Oggi è giorno del pi-greco ed è il compleanno di Einstein

Un post da ingegneri, leggero però, per celebrare il 133esimo compleanno di Albert Einstetin ricordando alcune sue frasi celebri.

Geek
di Giulio Pons facebook 14 marzo 2012 10:14
Oggi è giorno del pi-greco ed è il compleanno di Einstein

Ok, questo è un post da ingegneri, un po’ nerd, anzi molto nerd, ma leggilo perché oggi è la data pi-greco, 14 marzo, 3/14 in inglese, 3.14 come la costante matematica pi-greco (rapporto tra circonferenza e diametro di un cerchio), nonchè -appunto- anniversario della nascita di Albert Einstein, fisico di origini tedesche, nato nel 1879 e fuggito dalla Germania nazista nel 1933 per approdare in America. Il suo apporto alla teoria della relatività fu tale che ora quando si parla di relatività si parla praticamente solo di Einstein, oscurando il lavoro di altri due fisici fondamentali: Maxwell e Lorentz.

E’ come Sergey Brin, Larry Page o Mark Zuckenberg. Quando si parla di Internet si parla delle loro invenzioni: Google e Facebook.

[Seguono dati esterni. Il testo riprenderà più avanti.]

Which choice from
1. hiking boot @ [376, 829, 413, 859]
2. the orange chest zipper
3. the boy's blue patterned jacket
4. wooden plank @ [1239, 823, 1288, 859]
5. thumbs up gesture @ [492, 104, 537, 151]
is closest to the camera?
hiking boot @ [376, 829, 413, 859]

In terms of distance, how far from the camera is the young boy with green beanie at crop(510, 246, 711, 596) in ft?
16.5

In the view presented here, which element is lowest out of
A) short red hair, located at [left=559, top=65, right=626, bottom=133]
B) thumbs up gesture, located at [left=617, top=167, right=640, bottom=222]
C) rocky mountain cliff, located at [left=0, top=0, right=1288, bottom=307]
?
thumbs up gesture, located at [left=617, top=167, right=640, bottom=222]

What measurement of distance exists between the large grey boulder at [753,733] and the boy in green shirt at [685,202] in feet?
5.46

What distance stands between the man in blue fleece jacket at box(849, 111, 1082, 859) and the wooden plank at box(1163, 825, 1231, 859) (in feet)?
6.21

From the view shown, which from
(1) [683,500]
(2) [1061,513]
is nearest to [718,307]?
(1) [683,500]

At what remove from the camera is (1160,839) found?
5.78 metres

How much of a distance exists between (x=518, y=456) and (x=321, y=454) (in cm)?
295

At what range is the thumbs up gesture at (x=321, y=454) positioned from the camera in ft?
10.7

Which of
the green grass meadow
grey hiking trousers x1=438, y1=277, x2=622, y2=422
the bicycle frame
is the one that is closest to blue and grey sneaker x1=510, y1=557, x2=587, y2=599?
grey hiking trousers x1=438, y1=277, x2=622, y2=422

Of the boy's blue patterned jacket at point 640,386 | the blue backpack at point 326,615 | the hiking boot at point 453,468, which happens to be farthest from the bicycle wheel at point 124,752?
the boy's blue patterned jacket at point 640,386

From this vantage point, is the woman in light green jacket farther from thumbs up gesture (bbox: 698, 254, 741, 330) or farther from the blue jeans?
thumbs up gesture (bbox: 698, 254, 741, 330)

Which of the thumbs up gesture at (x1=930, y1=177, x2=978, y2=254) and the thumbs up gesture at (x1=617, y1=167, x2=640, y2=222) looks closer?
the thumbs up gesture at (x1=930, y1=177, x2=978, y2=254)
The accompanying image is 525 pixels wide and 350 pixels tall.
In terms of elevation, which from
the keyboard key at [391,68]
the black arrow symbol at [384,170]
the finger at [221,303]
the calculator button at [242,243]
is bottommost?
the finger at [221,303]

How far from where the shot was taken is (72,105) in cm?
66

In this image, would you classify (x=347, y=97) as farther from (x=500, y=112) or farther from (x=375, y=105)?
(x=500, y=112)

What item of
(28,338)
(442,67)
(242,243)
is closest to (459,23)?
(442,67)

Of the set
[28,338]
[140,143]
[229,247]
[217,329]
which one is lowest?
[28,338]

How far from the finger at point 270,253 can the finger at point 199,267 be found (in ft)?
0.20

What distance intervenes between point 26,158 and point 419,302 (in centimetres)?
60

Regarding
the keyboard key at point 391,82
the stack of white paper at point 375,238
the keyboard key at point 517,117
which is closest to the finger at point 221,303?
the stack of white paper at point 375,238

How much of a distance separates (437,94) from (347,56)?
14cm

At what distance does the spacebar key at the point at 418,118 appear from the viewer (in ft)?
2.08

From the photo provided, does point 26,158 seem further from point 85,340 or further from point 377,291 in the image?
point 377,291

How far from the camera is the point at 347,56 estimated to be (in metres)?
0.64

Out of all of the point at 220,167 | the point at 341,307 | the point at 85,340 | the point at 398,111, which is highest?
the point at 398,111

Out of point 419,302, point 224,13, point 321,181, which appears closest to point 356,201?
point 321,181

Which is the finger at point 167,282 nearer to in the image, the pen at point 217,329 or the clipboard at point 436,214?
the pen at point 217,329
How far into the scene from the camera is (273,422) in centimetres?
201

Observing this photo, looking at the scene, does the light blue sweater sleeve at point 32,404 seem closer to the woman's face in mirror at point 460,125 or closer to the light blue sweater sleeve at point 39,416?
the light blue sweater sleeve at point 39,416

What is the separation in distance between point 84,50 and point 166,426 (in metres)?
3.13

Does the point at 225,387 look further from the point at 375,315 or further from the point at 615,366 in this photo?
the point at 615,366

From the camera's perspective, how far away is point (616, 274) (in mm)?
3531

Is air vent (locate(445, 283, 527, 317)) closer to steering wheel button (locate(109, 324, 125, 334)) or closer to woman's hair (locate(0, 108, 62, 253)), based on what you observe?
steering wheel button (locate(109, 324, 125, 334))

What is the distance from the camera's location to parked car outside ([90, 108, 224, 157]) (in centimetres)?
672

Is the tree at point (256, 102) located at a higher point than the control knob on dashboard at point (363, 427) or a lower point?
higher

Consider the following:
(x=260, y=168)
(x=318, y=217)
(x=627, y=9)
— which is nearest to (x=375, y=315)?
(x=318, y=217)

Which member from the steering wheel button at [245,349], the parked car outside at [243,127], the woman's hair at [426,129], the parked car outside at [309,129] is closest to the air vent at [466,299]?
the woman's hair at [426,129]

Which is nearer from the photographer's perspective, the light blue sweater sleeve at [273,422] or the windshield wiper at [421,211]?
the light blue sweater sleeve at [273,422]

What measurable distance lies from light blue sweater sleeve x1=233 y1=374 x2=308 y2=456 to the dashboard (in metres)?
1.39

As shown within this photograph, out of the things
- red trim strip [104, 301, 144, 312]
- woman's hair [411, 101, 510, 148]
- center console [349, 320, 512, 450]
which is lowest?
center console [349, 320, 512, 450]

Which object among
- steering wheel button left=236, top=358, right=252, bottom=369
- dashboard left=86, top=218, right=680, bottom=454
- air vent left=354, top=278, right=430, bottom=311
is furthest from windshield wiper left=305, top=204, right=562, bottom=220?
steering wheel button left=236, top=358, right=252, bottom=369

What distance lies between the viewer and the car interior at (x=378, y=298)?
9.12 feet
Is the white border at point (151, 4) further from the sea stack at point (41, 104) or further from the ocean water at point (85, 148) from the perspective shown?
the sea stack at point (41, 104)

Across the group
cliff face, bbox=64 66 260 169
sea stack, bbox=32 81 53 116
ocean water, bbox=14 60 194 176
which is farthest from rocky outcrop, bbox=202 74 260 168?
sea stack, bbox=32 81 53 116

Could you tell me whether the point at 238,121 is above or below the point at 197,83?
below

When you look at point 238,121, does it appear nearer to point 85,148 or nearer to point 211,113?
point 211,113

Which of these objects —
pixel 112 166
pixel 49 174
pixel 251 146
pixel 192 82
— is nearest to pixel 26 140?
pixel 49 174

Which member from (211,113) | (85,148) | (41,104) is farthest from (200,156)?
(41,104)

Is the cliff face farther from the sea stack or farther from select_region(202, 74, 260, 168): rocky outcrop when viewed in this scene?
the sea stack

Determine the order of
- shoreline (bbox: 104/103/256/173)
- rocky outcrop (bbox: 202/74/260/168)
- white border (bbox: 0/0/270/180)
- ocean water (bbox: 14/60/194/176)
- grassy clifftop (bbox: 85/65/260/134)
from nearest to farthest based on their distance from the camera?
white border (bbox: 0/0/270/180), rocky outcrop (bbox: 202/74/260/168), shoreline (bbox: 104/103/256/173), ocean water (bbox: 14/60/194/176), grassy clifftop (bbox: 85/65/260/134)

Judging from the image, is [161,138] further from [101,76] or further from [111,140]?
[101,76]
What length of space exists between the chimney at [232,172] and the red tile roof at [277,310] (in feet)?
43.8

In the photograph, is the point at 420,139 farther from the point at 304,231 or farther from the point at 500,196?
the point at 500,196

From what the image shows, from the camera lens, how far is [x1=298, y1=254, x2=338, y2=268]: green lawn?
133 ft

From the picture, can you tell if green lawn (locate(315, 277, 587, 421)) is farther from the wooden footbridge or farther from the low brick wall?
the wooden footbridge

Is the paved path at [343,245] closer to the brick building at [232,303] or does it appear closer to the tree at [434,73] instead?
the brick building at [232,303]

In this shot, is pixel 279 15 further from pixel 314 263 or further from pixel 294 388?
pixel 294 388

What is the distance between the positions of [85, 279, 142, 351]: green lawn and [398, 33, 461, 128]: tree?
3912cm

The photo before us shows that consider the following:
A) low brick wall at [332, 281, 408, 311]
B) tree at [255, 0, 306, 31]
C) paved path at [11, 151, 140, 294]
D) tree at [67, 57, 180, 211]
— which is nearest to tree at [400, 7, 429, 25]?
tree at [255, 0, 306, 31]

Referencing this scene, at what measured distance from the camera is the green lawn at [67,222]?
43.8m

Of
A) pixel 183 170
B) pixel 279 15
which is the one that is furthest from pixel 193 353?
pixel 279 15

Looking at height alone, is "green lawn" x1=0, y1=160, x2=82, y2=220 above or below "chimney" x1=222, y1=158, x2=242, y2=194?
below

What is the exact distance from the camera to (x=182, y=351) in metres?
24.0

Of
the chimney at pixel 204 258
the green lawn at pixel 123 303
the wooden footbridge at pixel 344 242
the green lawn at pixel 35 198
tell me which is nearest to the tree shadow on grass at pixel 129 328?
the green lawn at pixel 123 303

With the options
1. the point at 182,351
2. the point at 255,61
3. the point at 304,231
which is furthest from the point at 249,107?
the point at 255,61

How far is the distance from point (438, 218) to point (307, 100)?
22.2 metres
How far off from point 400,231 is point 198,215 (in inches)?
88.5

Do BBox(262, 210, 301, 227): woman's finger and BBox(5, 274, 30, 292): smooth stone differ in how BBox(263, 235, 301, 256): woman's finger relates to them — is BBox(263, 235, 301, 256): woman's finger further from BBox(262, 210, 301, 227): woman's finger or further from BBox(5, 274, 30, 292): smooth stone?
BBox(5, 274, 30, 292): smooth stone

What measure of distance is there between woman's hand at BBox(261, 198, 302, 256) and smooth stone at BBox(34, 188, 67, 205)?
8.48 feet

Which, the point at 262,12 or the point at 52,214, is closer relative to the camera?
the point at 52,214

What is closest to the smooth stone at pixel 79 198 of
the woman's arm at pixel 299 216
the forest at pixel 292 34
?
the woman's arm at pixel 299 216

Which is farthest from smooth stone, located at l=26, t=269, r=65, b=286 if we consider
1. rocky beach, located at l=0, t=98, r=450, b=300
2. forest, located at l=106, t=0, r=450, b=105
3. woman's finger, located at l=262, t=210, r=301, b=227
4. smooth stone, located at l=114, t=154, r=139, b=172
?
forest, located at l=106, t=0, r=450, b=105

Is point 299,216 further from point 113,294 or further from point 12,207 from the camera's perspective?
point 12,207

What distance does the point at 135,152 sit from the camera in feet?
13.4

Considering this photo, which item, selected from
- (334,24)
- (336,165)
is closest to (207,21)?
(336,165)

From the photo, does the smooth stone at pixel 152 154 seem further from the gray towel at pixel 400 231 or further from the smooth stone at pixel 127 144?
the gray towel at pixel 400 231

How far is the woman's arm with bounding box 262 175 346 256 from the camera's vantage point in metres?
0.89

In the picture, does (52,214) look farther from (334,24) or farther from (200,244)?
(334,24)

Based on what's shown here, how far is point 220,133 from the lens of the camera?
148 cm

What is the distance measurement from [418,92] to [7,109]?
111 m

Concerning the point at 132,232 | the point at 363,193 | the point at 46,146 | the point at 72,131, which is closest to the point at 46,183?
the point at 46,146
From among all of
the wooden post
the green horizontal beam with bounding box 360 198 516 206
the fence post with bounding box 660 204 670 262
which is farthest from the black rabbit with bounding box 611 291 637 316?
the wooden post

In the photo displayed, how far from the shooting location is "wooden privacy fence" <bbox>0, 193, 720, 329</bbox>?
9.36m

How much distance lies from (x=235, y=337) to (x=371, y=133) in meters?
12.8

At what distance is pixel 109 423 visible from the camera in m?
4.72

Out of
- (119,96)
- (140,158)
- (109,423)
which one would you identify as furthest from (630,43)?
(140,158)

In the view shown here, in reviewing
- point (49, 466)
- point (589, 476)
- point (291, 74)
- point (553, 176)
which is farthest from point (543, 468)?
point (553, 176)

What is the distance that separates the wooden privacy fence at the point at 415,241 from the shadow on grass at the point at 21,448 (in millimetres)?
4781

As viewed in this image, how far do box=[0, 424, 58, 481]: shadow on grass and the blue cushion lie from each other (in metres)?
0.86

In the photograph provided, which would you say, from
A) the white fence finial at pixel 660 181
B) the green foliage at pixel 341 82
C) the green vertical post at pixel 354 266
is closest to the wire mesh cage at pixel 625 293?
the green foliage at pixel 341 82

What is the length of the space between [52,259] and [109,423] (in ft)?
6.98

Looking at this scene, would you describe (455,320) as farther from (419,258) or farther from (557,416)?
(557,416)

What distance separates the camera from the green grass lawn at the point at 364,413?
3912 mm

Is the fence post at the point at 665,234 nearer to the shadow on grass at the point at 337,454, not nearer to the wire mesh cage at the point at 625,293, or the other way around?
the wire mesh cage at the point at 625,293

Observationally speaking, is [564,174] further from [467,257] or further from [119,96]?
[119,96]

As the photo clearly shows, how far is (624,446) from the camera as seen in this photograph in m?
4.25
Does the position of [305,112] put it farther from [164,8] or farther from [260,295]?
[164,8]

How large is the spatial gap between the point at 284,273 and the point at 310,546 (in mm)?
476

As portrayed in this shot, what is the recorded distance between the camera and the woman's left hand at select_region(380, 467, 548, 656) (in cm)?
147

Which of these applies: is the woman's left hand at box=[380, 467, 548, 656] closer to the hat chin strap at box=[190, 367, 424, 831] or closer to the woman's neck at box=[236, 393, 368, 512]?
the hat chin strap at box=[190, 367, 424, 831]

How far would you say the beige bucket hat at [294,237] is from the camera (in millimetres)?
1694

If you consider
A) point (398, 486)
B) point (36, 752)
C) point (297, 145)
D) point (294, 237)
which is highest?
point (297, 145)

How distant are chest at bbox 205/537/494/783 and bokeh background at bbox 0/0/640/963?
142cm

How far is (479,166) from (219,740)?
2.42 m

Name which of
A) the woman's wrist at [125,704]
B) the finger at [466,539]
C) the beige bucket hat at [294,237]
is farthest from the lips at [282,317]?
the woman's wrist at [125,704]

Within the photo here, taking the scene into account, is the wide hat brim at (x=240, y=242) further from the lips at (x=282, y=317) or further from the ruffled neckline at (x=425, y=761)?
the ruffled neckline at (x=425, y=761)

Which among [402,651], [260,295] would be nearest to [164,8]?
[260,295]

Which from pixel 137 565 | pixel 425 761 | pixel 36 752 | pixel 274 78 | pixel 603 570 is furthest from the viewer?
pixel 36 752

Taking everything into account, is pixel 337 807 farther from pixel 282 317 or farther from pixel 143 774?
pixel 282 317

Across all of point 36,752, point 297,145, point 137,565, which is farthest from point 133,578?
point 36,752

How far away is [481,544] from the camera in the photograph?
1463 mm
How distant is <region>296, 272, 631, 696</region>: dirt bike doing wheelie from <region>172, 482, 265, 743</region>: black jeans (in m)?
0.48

Einstein formulò due teorie a dieci anni l’una dall’altra, la più famosa è la seconda, quella della “relatività ristretta” in cui si parla di E=mc^2, della velocità della luce e dell’energia che è direttamente proporzionale alla massa. La prima è chiamata “relatività generale” e si occupa di gravitazione e della curvatura che una massa induce nello spazio-tempo. Non sono cose proprio facili, eh, e come dice Einstein se non le so spiegare a mia nonna è perchè non le ho capite bene, ma mettono insieme il mondo della fisica di newton con quello dell’elettromagnetismo e, comunque, Albert spiegò così la relatività alla sua segretaria:

“Quando un uomo siede un’ora in compagnia di una bella ragazza, gli sembra sia passato un minuto. Ma fallo sedere su una stufa rovente per un minuto e gli sembrerà più lungo di qualsiasi ora. Questa è la relatività.”

Einstein, oltre ad essere un genio era anche quello che oggi si chiama “un comunicatore”. La sua foto con la lingua di fuori e le moltissime frase celebri che ha pronunciato durante interviste, incontri pubblici e conferenze sono presenti ovunque nella rete e lo hanno reso un’icona dell’essere genio, del vedere oltre ed dell’essere creativi. Celebriamolo con alcune citazioni:

“La prima necessità dell’uomo è il superfluo.”

“Non hai veramente capito qualcosa fino a quando non sei in grado di spiegarlo a tua nonna.”

“Sono convinto che Dio non giochi a dadi.”

“È meglio essere ottimisti ed avere torto piuttosto che pessimisti ed avere ragione.”

“È più facile spezzare un atomo che un pregiudizio.”

“Dio è ingegnoso, ma non disonesto.”

“La scienza intera non è altro che un modo più sofisticato del pensare quotidiano.”

“La scienza è zoppa senza la religione; la religione è cieca senza la scienza.”

“Il piacere è peccato, e talvolta il peccato è un piacere.”

“Talvolta uno paga di più le cose che ha avuto gratis.”

“Tutti sanno che una cosa è impossibile da realizzare, finché arriva uno sprovveduto che non lo sa e la inventa.”

“Chi non è più capace di fermarsi a considerare con meraviglia e venerazione è come morto: i suoi occhi sono chiusi.”

“Dolce è la vendetta, specialmente per le donne.”

“Io non so con quali armi sarà combattuta la Terza Guerra Mondiale, ma so che la Quarta sarà combattuta con pietre e bastoni.”

“Finché ci saranno uomini, ci saranno guerre.”

“Se A è uguale a successo, allora la formula è A = X + Y + Z. X è il lavoro. Y è il gioco. Z è tenere la bocca chiusa.”